Ah, but the words. A few lines suffice to give the flavour: "America, America/ May God thy gold refine/ Till all success be nobleness/ And every gain divine." And so on, in similar vein, for eight verses. With us, "Rule, Britannia!" and "Land of Hope and Glory" are variously a sentimental wallow, a giggle, a cringe, or an opportunity to crack heads – depending on your point of view and your alcohol intake. Here, however, people still believe this sort of thing.

"America the Beautiful" began life as a poem written by a Massachusetts teacher called Katharine Lee Bates. When she produced the first version in 1893, England's global authority was at its zenith. Yet Ms Bates was already telling her friends with certainty that countries such as England had failed, "because while they may have been great, they have not been good". America is convinced it is good.

That conviction has its upside. It breeds an exhilarating self-belief that contributes to the buzz I was talking about before. America, I remember Bush Snr once saying in that endearing, slightly goofy way of his, was "a rising nation". And despite the enervating summer heat, the crass excesses of popular culture, the mindless consumerism, you come back and feel it still is one, a rising nation where everything is possible, possessed of an infinite capacity for invention and reinvention.

But self-belief can be too much of a good thing. Whatever his limitations, George W Bush, Texas's born-again man of God, standing at the junction of the myth of the American West and the certainties of Christianity, seems full of it. Maybe, worried by its growing international isolation, his administration will come to change its ways. Maybe economic crisis will undermine America's belief in its "manifest destiny". I somehow doubt it.

But make no mistake. These next few years will be a hell of a ride for transatlantic relations. For me, being back in Washington heightens my sense of European-ness. One way and another, nothing beats covering a superpower for putting Britain's place in the world in proper perspective.
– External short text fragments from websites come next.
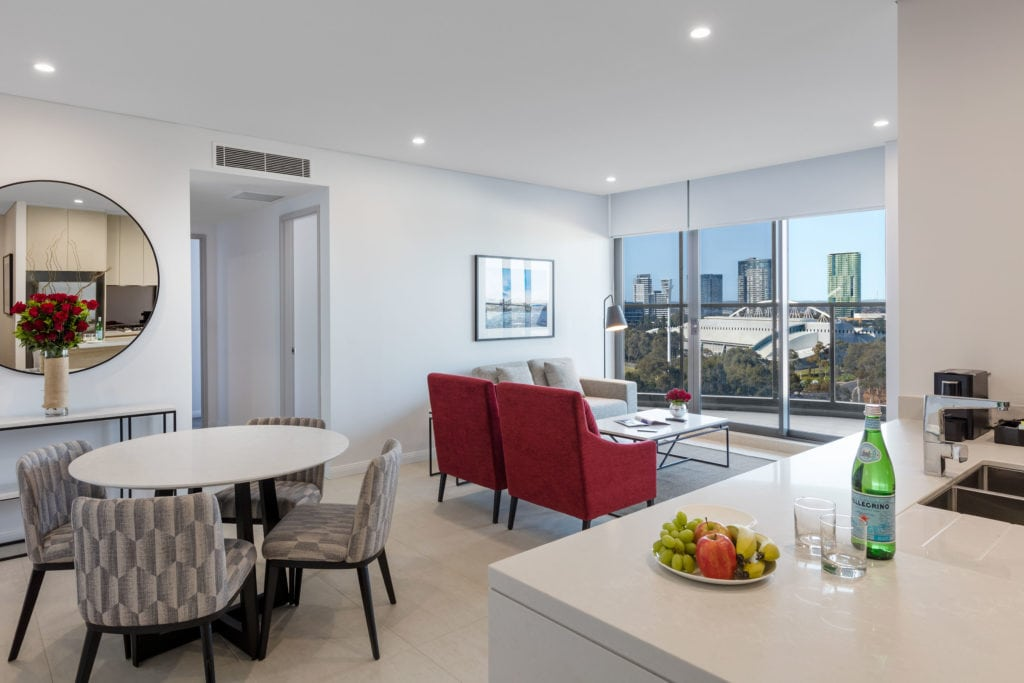 Meriton's newest hotel is positioned to service Sydney's sporting and entertainment capital.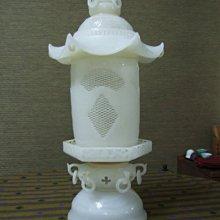 收藏級青海白玉六方塔形宮燈組件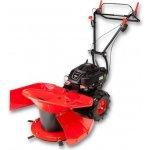 BDR 583 Stella Pro Vario Plus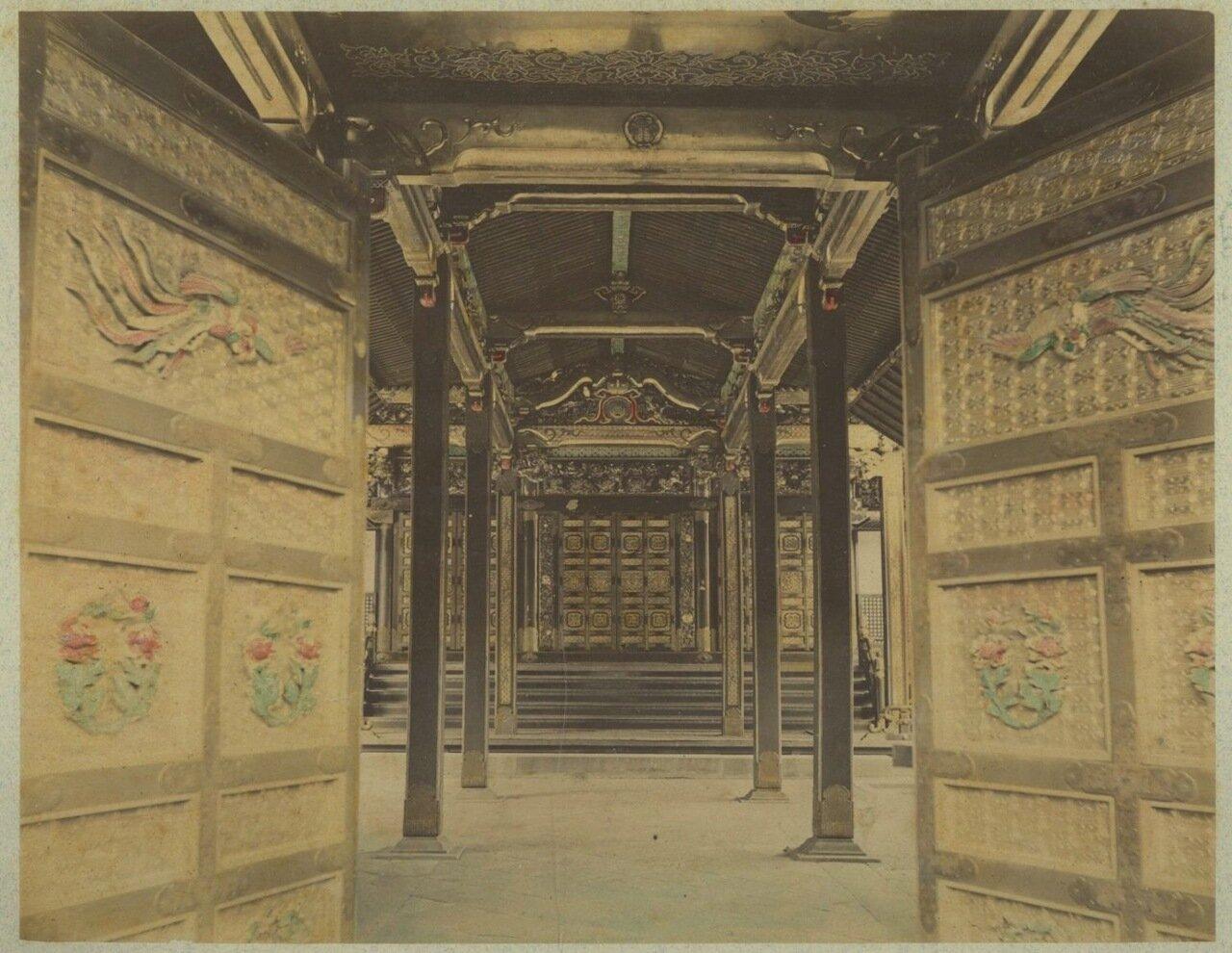 Токио, Храм Сегуна в Сиба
Come to Washington and you appreciate the true scale of the nonsense talked by those who think Britain would be better off turning history and geography on their head, ditching the EU and embracing Nafta and – who knows? – becoming the 51st state of the Union.

This foreign land may not give William Hague nightmares, but a foreign land it is, none the less. Britain may be becoming more American. But America is becoming more American, too. The gap between them is as wide as ever. But it's great to be back. The only thing missing is the Test score. Then it really would be perfect.